Malheureusement, cette offre de transport en commun est sous-exploitée pour les trajets intrarégionaux : pour un jour moyen, le train ne représente que 1,6 % des déplacements des Bruxellois (chiffres de 2021-2022) . Il est vrai qu’en Belgique, historiquement, le train est plutôt un moyen de transport interurbain, permettant aux navetteurs de rejoindre leur lieu de travail ou d’enseignement. Il n’a jamais été conçu comme un moyen de transport intra-urbain, et n’est pas perçu comme tel par la majorité des Bruxellois, comme l’indiquait une députée en janvier 2022 :

 

À Bruxelles, très peu d’usagers du réseau STIB semblent connaître le réseau S. Son utilisation est très faiblarde. Le réseau S n’est pas toujours vu comme un moyen de transport interurbain. Selon les passagers, le rôle du train se cantonne aux trajets des navetteurs entre le domicile et le lieu de travail. Il n’est pas considéré comme une offre complémentaire de mobilité au sein de Bruxelles.

Mais au vu de la congestion automobile dans Bruxelles, et face à certains projets pharaoniques dont l’impact sur le report modal est plus qu’incertain (on pense notamment au métro 3), le train a, selon l’ARAU (mais aussi selon d’autres associations, chercheurs et politiques bruxellois) un rôle clé à jouer dans la mobilité de demain. Pour les déplacements intrarégionaux, le très dense réseau ferroviaire bruxellois (et ses gares) peut et doit être considéré, mis en valeur et utilisé comme un réel complément au réseau de métro. Un complément de taille, quand on sait que le réseau de métro compte (à peine) 40 km de voies et 59 stations.

L’intérêt du le train comme moyen de transport intra-urbain tient à plusieurs facteurs, notamment :

  • Sa capacité de transport est très importante ;
  • Il offre des temps de parcours imbattable pour certaines destinations ;
  • Son tracé est toujours en site propre (comme le métro, mais contrairement aux trams et aux bus) et il n’est donc jamais soumis aux aléas de la congestion ;
  • Les gares sont réparties à travers toute la Région, y compris dans les zones parfois délaissées par les métros et les trams chrono de la STIB ;
  • Et surtout, ses infrastructures sont, pour la plupart, déjà construites (il faut « juste » y faire « rouler des trains ») !
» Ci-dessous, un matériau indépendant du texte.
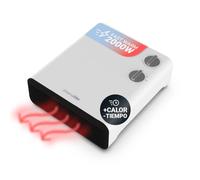 UNIVERSALBLUE Termoventilador Eléctrico Blanco | Máxima Eficiencia | + Calor en - Tiempo |Calefactor Horizontal | 3 Modos | Bajo Consumo | Termostato Ajustable | Función Ventilador |15 m²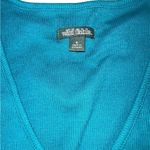 Wild Fable  blue crop top T-shirt with a tie back. Size small Photo 2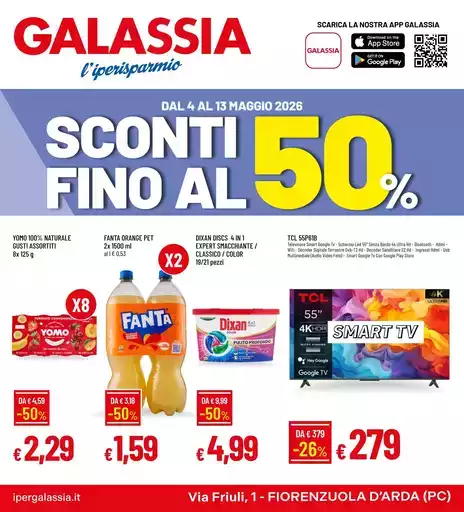 Sconti fino al 50%
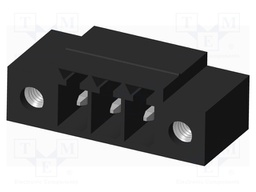Connector: pluggable terminal block; socket; male; on PCBs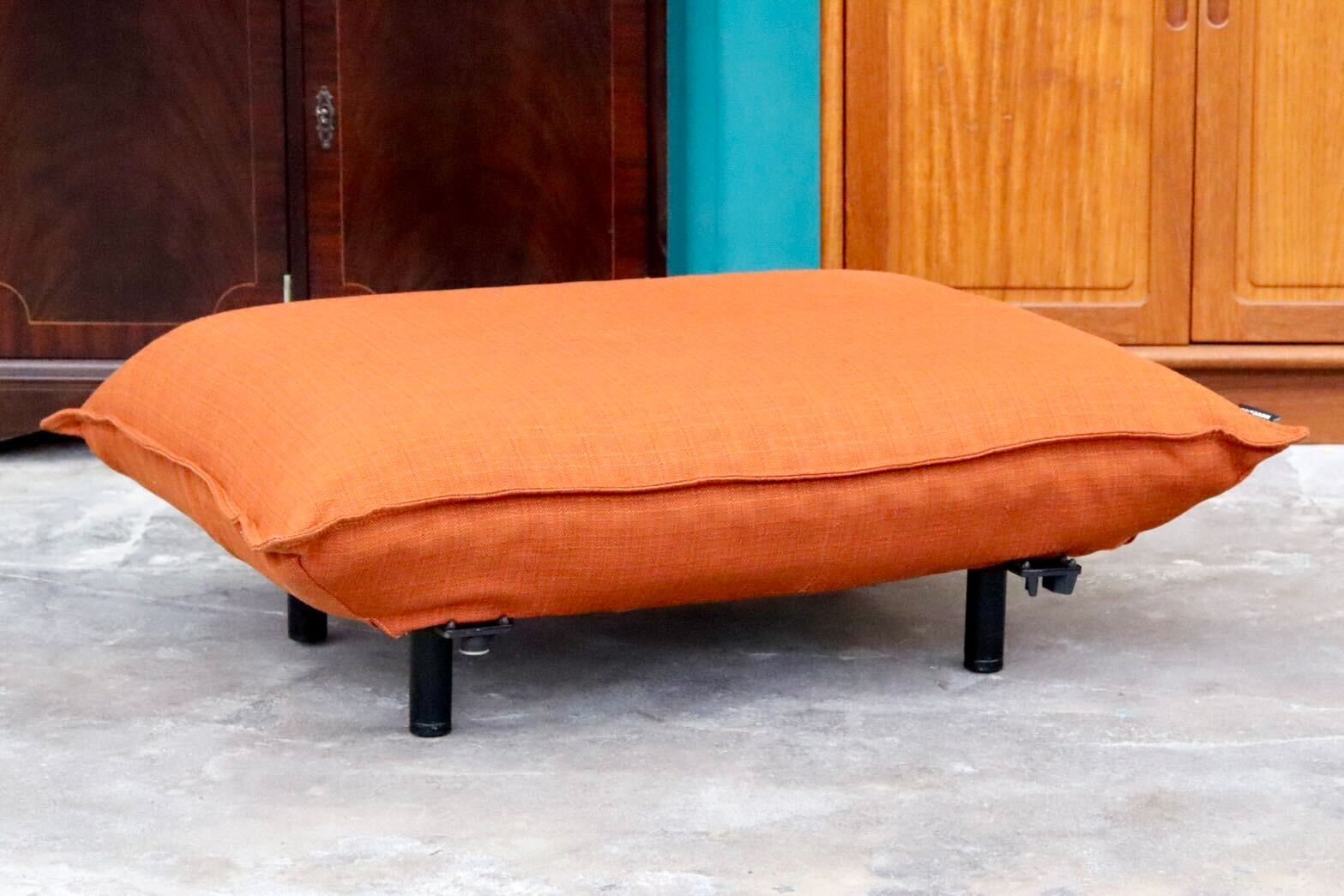 GMIK340C○France Bed / フランスベッド ライフィット Lifit MOVEin'terior オットマン スツール フットスツール ファブリック オレンジ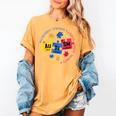 Autism Awareness Shirt Periodic Puzzle Science Teacher Men Women Kids Women's Comfort Colors T-Shirt Mustard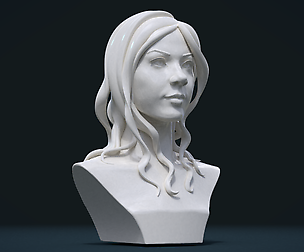 Woman head and Hairstyle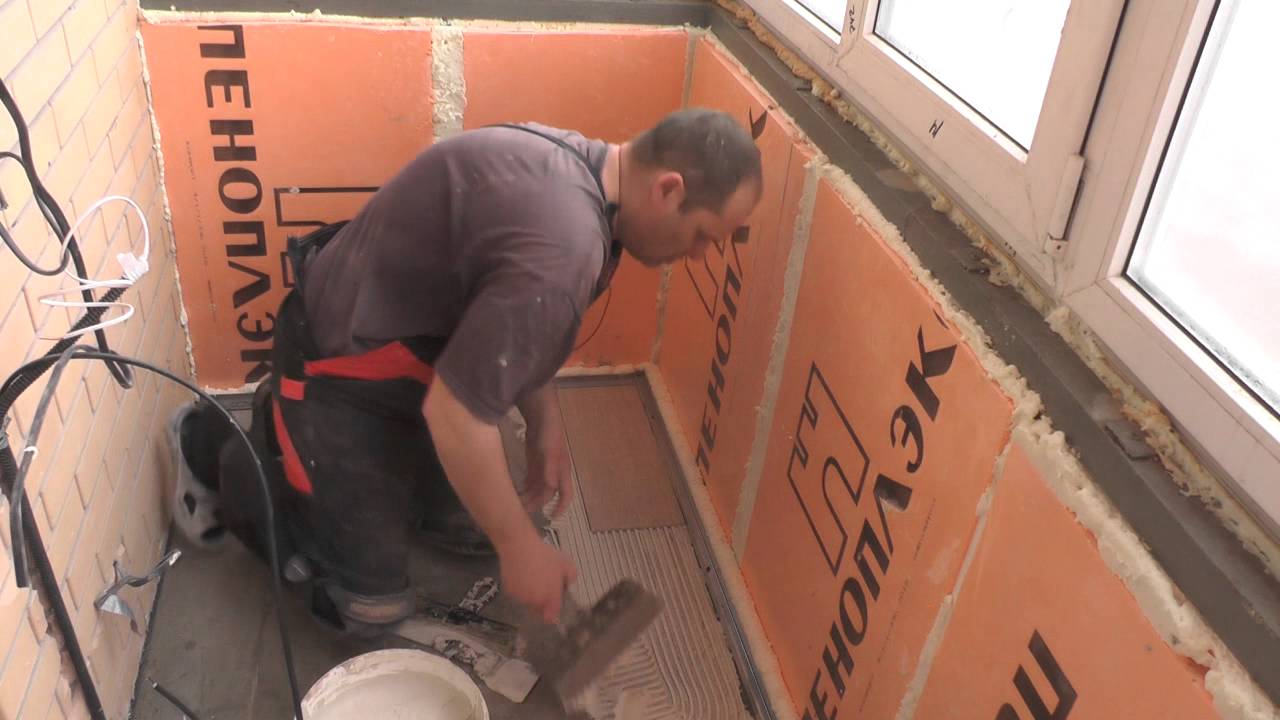 Утепление лоджии часть 5 плитка-? ? ? ?.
Dès lors que l’on connait les énormes potentialités du train pour les trajets intrarégionaux, comment expliquer une part modale si faible (1,6% des déplacements) ? Pourquoi ce désintérêt ? Et comment susciter une plus grande utilisation du train auprès des Bruxellois ?

Pour répondre à ces questions, cette étude reviendra d’abord sur l’histoire et les logiques du développement ferroviaire belge et bruxellois, lesquelles ont conditionné la manière dont, aujourd’hui, les déplacements en trains sont considérés et pratiqués. Dans ce cadre, nous aborderons notamment la chronologie du projet RER ainsi que son volet ferroviaire, le train S. Dans une seconde partie, il s’agira de mettre en avant les potentialités des lignes ferroviaires pour les déplacements des Bruxellois. En parcourant les déclarations de politique gouvernementale et les plans régionaux de mobilité, nous verrons aussi comment, face au projet RER, la Région bruxelloise tente de tirer son épingle du jeu pour faire du train un vrai mode de transport intrarégional. En troisième partie, l’étude s’attachera à expliquer le « désintérêt » des Bruxellois pour les déplacements en train au quotidien. Enfin, face à ces constats, la dernière partie développera 17 propositions susceptibles d’augmenter la part modale du train à Bruxelles : dans l’attente de la finalisation de l’offre RER, l’idée est ici de « faire mieux » avec ce qu’on a, en proposant de petites interventions ciblées.